Let's get down to business: the live-action ‘Mulan’ disappoints

Disney’s new live-action Mulan is an overtly white interpretation of Chinese culture and a subpar adaptation of its animated antecedent, disappointing its $200 million production budget—and fans—on both fronts.

I adored the 1998 original animated Mulan growing up and was tentative about the live-action adaptation, but I wanted to support an all-Asian cast in retelling the legend of my favourite heroine. I was let down.

The film, despite boasting a dazzling cast and breathtaking backdrops, was disenchanting—it was shallow and unrecognizable in the context of both the 1998 animation and original Chinese folklore. For a director who cut the animation’s most memorable characters and well-loved musical numbers in pursuit of realism, Niki Caro certainly dedicated a wearisome amount of screen time to Mulan’s superpower and a shapeshifting witch.

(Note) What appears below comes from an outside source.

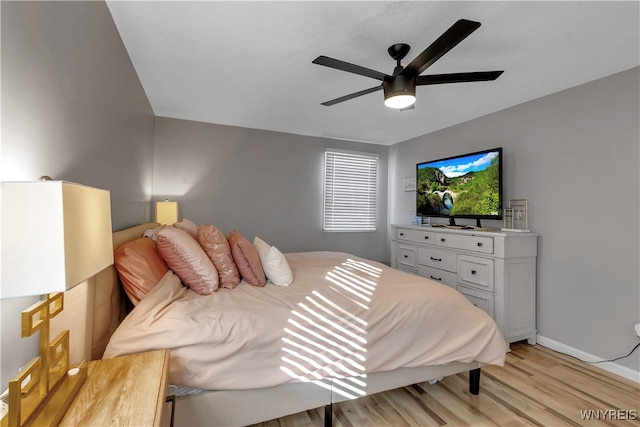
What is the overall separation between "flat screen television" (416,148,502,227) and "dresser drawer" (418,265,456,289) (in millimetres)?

Mulan’s courage is meant to be empowering and her growth moving, and a key element in eliciting such an emotional reaction from the audience lies in how we identify and empathize with her character and journey.

In the animation, Mulan’s interspersed moments of conviction, weakness, and playfulness shape her character. She enlists in the Chinese army unskilled and inexperienced, and she excels because of her relentless determination. The live-action Mulan, however, is born with a superhuman amount of qi—vital energy—granting her at birth the skill and strength she should’ve earned.

Mulan’s superpower also diminishes the feminist values central to her story. The adaptation connotes that her abilities and distinction over her male peers can be chalked up to a superpower she didn’t work for.

There’s no place for the unyielding perseverance that characterized “I’ll Make a Man Out of You,” the animation’s unforgettable training sequence. This Mulan has no room to grow and no need to prove herself.

The live-action Mulan doesn’t need us to root for her, and she lacks the nuances that made her animated counterpart captivating. Once a film loses sight of the very heart of its protagonist, what’s left for the audience to invest in? Certainly not accurate representation of Chinese culture—the film’s odd, misguided obsession with honour and the empty symbolism of the phoenix, among other oversimplifications, was disheartening. Mulan (2020) failed remarkably in its attempt to capture Chinese viewership, and I wonder if the overwhelmingly white production crew has anything to do it.

Even in moments meant to be poignant or heartfelt, the film falls flat.

For example, in the animation, Mulan’s return home and reconciliation with her father is intimate, taking place in their garden beneath the flowering magnolia tree; in the adaptation, this evocative scene becomes an awkwardly composed spectacle in the village square, surrounded by onlookers.

In its closing lines, the film makes a last-ditch effort at capturing the emotions it failed to evoke in its audience: “The girl became a soldier, the soldier became a leader, and the leader became a legend.”

Missing emotional investment from the audience, the line comes to nothing, instead serving as the prosaic summary of an inefficacious film.

It’s beyond me how Disney managed to spin Mulan’s story into two unemotional hours of cultural insensitivity and flimsy screenwriting, but there it is: the live-action Mulan.